Bas, l’éperon de Dreamville Records, prend du galon et s’affirme comme un lieutenant sérieux en sortant Milky Way, album tout en découvertes et décontraction. Un goût de maturité dans son rap qu’il est toujours appréciable de retrouver. Mais qui peut aussi s’avérer piégeux pour la suite.
Milky Way ou la voie(x) lactée
S’il est relativement peu question d’astronomie dans l’opus de Bas, il est certain en revanche que cet album semble sortir avec quelques semaines de retard. Semaines qui auraient pu le faire émerger au cœur de l’été, à l’heure où les plus chanceux peuvent se perdre en pensées et élucubrations qui font aussi les belles soirées d’été entre potes. De ces soirées où, quand on y pense, il est possible de voir plus d’étoiles qu’à l’accoutumée et de discerner cette fameuse Voie lactée. OK l’affaire est lourdement amenée mais il faut dire qu’elle permet aussi de souligner la légèreté des thèmes et des tons que Bas adopte dans son second projet aux côtés de J. Cole.
Bas y est tout en décontraction et nonchalance, laissant traîner son flow dès le tocsin du beat qui tuera la mélancolie. En effet si ses lyrics oscillent entre la joie et la réflexion, les beats proposés sur cet opus sont assurément la marque la plus tangible de sa prise de risque et de l’assurance qui transpirent de cet album. Pourtant, et on l’entend, Bas s’est entouré de ses pointures habituelles. La direction artistique a donc choisi un angle différent de ce qu’il proposait jusqu’alors et a aussi du se remettre en question. En confiant à Ron Gilmore (déjà architecte de Too High To Riot), J Cole, Sango ou encore Childish Major (entre autres) les clés du studio, il savait qu’il avançait bien chaussé mais il a aussi su leur proposer de sortir de leur zone de confort pour chatouiller le meilleur de nos aspirations.

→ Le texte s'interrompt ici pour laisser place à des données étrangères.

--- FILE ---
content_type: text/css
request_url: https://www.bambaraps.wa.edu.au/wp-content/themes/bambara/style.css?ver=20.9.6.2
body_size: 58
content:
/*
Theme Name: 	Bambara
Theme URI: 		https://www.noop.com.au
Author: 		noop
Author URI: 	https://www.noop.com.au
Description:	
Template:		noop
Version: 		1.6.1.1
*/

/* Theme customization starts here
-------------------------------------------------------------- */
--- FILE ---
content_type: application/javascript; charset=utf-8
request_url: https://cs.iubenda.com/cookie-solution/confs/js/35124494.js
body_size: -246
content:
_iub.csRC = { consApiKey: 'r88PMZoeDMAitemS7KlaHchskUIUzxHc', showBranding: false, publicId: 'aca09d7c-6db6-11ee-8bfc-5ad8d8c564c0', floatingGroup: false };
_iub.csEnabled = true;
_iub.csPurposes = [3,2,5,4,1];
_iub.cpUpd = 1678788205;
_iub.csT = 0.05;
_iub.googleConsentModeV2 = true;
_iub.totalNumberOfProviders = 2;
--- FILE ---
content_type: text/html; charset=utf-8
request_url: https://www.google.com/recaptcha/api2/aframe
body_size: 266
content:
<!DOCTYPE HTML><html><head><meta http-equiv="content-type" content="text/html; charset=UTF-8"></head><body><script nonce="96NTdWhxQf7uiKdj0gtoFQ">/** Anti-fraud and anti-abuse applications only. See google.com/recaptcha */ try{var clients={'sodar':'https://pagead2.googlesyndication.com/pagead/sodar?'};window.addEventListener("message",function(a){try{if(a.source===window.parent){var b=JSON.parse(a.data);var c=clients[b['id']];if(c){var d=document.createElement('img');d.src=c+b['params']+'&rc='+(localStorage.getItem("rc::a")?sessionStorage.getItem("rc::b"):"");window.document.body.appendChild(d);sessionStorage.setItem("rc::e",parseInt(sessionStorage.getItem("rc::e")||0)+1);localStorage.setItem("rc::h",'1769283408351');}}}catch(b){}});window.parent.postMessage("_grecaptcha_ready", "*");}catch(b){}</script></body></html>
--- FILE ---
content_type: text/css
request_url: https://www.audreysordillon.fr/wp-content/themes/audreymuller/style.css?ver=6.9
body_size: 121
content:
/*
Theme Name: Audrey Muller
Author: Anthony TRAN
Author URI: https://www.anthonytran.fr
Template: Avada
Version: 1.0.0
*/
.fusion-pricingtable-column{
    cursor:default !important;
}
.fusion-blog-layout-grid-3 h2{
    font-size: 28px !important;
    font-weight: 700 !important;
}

Dès l’intro, Bas prend son temps pour écarter le rideau et soigner son entrée en scène. Juste au moment où l’auditeur se dit qu’il a fait le tour de la boucle ciselée par Ron Gilmore et Meez et que la voix d’Ari Lennox n’a pas encore illuminé le track, « Icarus » prend son envol et l’opus avec lui. Pour autant les sonorités sont douces et inondent les oreilles de notes savamment orchestrées qui forment une invitation au chill.
Le ton est donné, les notes sont de saison : légères et virevoltantes comme les feuilles qui commencent à abandonner les branches d’été. Si l’allégorie est pesamment amenée, il n’en reste pas moins qu’on sent la liberté artistique offerte par J. Cole à ses protégés et l’implication sur commande qu’il manifeste sur leurs projets. En explorant des sonorités un peu trap par leur tempo et les basses lourdes qui signent les productions, surtout inscrites dans le son du temps et en y ajoutant souvent des claviers pour la légèreté (« Purge ») Bas avance son flow nonchalamment. Non qu’il se moque de son auditoire et entre en studio comme au resto, juste qu’il est sur de son fait, de ce qu’il prévoit de faire de ce beat et de la destination qu’il indique à ceux qui prêtent l’oreille.
Inutile d’épiloguer, Bas livre un joyeux opus de quatorze titres plein de talent et pétri des qualités qui font du hip hop le genre musical le plus mouvant et sûrement le plus régénérant de l’histoire moderne de la musique. Si l’exploration peut être le pilier d’un avis sur cet opus (le mélange de sonorités afro et euro-dance de « Sanufa » en ont bluffé plus d’un), il n’a pas non plus le crédit d’un 808s & Heartbreak voire tout simplement d’un album très novateur. Il a cependant le don d’illustrer le fait que le hip hop se nourrit de tous les genres ; et Bas d’assumer qu’il a choisi une posture musicale pour ce projet. Assurément une réussite qui contient des morceaux qui ont marqué l’été (enfin la fin) et d’autres qui auraient su le rendre plus chaud encore. À remettre dans les playlists rétrospectives voire pour certains tracks (« Barack Obama Special » et son rythme anémique) parmi les plus marquantes de l’année.